Il report dell’Organic Center dell’University of Maryland (Organic Farming Practices for Improving Soil Health), mostra come l’agricoltura biologica, che vieta l’uso di concimi chimici di sintesi e di pesticidi e si basa sul riciclo della sostanza organica, permetta di contrastare la defertilizzazione del suolo. Le pratiche agroecologiche favoriscono, infatti, il sequestro del carbonio nel terreno, determinante per preservare la biodiversità sotterranea e per contrastare il cambiamento climatico, invertendo la rotta dell’innalzamento delle temperature.
“I dati confermano un continuo e significativo incremento del consumo di suolo a scapito delle aree agricole e naturali, la cui tutela è decisiva per contrastare i cambiamenti climatici. Soprattutto in un momento come quello attuale, dove la crisi sanitaria è fortemente legata a quella ambientale, è fondamentale un’attività di sensibilizzazione su una corretta gestione dei terreni.
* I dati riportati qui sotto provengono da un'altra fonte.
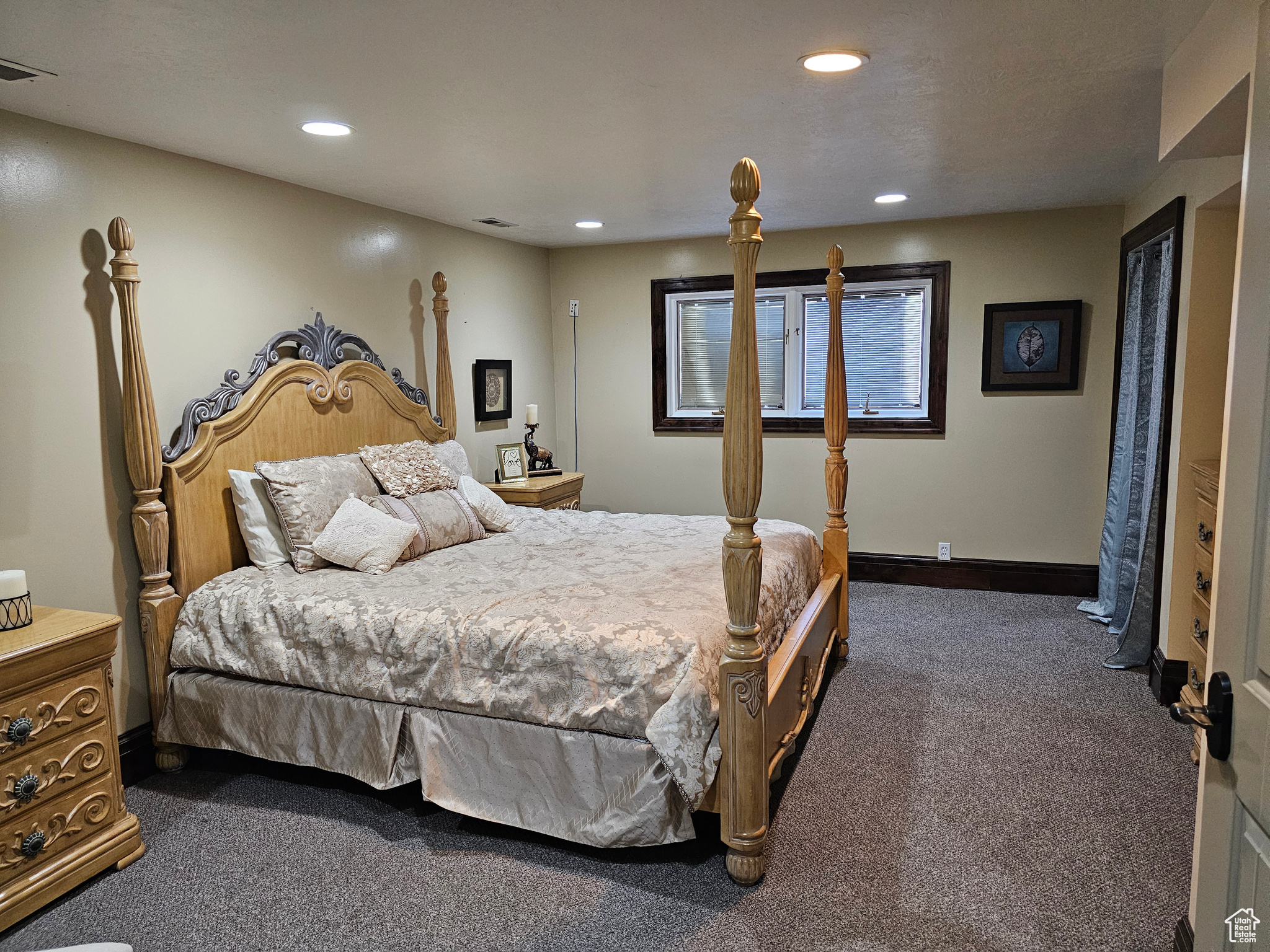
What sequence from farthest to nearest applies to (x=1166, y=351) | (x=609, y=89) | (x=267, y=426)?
1. (x=1166, y=351)
2. (x=267, y=426)
3. (x=609, y=89)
L’agricoltura intensiva, la monocoltura, l’uso di diserbanti e concimi chimici di sintesi sono tra gli elementi che più impoveriscono il terreno, riducendo la materia organica e la concentrazione di microrganismi. Ecco perché è urgente un cambio di rotta reale e concreto, basato sulla transizione agroecologica, per allineare anche l’Italia agli obiettivi ambiziosi del Green Deal europeo e delle strategie Farm to Fork e Biodiversità che incentivano le pratiche sostenibili a tutela degli ecosistemi e della fertilità dei terreni”, ha dichiarato Maria Grazia Mammuccini, Presidente FederBio.
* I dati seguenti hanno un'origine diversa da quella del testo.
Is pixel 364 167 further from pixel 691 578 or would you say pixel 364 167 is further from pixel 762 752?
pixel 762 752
FederBio è una federazione nazionale nata nel 1992 per iniziativa di organizzazioni di tutta la filiera dell’agricoltura biologica e biodinamica, con l’obiettivo di tutelarne e favorirne lo sviluppo. FederBio socia di IFOAM e ACCREDIA, l’ente italiano per l’accreditamento degli Organismi di certificazione, è riconosciuta quale rappresentanza istituzionale di settore nell’ambito di tavoli nazionali e regionali. Attraverso le organizzazioni associate, FederBio raggruppa la quasi totalità della rappresentanza del settore biologico, tra cui le principali realtà italiane nei settori della produzione, distribuzione, certificazione, normazione e tutela degli interessi degli operatori e dei tecnici bio. La Federazione è strutturata in cinque sezioni tematiche e professionali: Produttori, Organismi di Certificazione, Trasformatori e Distributori, Operatori dei Servizi e Tecnici, Associazioni culturali. FederBio garantisce la rigorosità e la correttezza dei comportamenti degli associati in base al Codice Etico e verifica l’applicazione degli standard comuni.